徳川家に生まれた斉道(岡田将生)は、心を病んだ母から愛情を受けることなく育ち、自身も突然癇癪を起こすなど“気の病”と言われ、孤独で退屈な日々を送っていた。ある晩、家臣の瀬田助次郎(小出恵介)が語った故郷に近い瀬田山天狗の話に興味を持った斉道は、瀬田村へ向かう。一方、瀬田山で育った雷(蒼井優)は、「親父さま」と慕う理右衛門(時任三郎)と自由奔放に暮らしていた。山が乱されないよう、山に入った村人を脅して追い払っていた雷は、村人の間で“天狗”と噂された。
斉道は瀬田村に向かう道中、御用人の榎戸角之進(柄本明)らの制止も聞かず、ひとり山へ馬を走らせる。そこで、斉道は雷と出会う。助次郎に「女の天狗に出会った」と話すと、その天狗は20年前に誘拐された助次郎の妹・だと言う。
雷は村へ戻って遊として生きることになり、斉道と遊は再会。美しくも奇妙な巨木“雷桜”の下、 身分の違いなど意識せず、まっすぐな気持ちで斉道に向き合う遊は、斉道にとって、初めて“殿”という立場抜きに話せる存在となった。互いに惹かれあう2人。しかし、周囲がそれを許すはずもない。

################

_作業指示_. 抜粋本文において、雷が「親父さま」と呼んで慕っている人物は誰ですか。 リストは本文とは別個の資料です。

################

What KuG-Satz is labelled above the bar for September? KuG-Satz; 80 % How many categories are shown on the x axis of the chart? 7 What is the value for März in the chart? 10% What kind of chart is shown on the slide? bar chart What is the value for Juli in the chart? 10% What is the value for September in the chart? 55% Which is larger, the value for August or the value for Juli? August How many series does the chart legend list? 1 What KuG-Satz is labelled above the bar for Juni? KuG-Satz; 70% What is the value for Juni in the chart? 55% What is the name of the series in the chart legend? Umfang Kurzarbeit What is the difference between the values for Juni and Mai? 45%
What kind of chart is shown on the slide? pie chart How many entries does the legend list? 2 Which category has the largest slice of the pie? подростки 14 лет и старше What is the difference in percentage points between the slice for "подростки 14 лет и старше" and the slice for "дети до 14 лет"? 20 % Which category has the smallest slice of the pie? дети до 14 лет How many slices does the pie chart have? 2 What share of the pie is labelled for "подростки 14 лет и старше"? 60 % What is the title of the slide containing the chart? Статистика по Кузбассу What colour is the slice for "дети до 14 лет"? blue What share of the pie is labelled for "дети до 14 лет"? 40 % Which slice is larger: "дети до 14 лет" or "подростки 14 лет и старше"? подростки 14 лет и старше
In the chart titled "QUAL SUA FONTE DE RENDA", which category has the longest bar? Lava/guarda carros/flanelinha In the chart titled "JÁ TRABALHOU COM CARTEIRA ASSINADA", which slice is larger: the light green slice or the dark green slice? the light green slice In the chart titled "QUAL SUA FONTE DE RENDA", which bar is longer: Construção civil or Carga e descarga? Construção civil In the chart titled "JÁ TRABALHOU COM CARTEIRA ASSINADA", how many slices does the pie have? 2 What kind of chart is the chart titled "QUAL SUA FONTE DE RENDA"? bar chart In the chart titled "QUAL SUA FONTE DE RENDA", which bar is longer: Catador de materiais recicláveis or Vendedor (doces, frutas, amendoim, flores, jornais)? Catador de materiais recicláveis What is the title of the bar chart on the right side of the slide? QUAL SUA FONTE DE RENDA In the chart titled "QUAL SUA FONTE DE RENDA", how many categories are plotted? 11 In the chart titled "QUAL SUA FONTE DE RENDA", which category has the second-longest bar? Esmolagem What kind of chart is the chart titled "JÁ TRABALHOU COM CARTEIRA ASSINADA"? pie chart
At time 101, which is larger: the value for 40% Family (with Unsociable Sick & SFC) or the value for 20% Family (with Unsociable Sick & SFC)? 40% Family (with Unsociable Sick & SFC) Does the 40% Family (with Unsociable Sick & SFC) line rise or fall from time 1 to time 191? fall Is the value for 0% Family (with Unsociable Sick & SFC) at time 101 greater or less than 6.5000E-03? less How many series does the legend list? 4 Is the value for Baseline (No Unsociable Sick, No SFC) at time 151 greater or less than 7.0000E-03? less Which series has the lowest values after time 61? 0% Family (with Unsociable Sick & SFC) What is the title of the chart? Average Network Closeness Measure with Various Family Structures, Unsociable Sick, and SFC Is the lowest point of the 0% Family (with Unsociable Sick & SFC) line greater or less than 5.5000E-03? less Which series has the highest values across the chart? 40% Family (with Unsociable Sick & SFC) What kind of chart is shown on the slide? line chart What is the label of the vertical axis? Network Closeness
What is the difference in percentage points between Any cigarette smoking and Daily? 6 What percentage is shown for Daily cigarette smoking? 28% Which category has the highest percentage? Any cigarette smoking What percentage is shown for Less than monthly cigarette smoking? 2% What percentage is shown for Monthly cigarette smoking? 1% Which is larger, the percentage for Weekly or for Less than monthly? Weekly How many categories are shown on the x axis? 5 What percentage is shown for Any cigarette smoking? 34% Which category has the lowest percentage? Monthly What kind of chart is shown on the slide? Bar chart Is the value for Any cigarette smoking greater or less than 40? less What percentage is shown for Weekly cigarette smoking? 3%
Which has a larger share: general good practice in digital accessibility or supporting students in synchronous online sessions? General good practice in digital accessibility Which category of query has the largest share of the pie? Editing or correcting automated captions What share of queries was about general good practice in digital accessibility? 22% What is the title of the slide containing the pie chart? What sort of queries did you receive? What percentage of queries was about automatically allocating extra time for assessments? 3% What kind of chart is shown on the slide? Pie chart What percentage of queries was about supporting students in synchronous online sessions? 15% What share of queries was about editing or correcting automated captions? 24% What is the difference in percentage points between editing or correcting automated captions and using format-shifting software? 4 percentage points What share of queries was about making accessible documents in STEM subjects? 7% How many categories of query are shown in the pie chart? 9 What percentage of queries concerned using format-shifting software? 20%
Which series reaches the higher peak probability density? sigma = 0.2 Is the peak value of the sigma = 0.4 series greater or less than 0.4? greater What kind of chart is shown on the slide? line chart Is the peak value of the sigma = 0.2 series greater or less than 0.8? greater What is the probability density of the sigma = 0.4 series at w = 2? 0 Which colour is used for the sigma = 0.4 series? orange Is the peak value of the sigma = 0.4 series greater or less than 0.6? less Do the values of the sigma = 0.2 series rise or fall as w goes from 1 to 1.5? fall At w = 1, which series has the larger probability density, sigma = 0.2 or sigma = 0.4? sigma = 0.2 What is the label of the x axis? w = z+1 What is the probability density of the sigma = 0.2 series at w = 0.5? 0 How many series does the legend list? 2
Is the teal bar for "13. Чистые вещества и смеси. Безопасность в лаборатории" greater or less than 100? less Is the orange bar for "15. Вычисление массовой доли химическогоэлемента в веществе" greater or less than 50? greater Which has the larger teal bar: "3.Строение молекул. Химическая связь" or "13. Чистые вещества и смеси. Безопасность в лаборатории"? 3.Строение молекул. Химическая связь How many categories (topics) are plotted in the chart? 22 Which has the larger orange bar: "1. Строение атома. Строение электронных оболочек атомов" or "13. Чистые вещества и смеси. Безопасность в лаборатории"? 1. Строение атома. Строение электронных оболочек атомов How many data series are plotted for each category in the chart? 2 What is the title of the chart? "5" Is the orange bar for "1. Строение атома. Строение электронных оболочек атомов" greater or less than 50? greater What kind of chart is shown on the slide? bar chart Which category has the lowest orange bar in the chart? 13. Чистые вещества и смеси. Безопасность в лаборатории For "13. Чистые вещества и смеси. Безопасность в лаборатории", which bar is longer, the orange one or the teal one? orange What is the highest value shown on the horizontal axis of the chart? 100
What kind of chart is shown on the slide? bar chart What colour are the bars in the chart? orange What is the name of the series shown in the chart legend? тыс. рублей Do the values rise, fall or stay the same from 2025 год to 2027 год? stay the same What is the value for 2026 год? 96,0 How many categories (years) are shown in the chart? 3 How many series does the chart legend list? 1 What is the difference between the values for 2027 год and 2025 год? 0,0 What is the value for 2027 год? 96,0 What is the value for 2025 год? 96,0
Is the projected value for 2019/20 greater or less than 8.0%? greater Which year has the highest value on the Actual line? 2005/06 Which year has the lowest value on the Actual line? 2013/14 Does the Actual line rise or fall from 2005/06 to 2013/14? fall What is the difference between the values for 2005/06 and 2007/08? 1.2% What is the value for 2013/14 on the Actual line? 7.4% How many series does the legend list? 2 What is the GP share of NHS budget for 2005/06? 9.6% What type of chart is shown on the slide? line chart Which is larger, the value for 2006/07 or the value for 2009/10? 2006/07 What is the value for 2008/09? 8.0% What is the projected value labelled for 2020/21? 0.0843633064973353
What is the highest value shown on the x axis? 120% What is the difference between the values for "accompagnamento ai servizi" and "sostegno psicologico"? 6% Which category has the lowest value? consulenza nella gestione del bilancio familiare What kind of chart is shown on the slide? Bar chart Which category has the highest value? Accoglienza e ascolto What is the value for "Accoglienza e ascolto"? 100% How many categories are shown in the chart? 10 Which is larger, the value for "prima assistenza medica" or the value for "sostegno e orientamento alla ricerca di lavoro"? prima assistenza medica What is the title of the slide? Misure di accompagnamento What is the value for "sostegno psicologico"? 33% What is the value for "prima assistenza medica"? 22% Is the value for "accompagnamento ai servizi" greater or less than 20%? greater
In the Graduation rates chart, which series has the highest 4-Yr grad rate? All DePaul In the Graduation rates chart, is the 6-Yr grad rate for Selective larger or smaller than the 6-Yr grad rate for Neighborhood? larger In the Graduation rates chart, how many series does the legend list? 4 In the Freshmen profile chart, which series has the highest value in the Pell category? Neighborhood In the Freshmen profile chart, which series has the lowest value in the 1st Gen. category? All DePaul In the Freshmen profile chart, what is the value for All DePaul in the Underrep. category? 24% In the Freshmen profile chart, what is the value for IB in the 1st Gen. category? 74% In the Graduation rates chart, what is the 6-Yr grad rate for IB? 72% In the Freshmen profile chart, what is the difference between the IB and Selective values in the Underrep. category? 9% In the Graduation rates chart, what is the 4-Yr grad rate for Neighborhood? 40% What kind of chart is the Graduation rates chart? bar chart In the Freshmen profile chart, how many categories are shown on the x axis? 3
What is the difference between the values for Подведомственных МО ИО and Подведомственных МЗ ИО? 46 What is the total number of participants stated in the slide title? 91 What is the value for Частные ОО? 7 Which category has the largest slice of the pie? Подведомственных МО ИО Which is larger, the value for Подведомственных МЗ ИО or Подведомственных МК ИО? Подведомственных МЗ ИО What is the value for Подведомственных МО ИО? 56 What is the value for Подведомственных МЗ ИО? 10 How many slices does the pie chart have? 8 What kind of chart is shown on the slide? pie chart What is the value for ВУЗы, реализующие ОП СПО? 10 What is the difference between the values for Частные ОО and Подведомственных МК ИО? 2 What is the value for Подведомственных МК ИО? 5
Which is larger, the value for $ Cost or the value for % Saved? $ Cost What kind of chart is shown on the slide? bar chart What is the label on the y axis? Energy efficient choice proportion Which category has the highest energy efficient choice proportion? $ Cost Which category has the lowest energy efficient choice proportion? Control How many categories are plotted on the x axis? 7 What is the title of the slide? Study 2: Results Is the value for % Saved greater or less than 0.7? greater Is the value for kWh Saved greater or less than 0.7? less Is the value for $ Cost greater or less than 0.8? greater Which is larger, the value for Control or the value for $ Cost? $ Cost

################

_解答例_. 理右衛門です。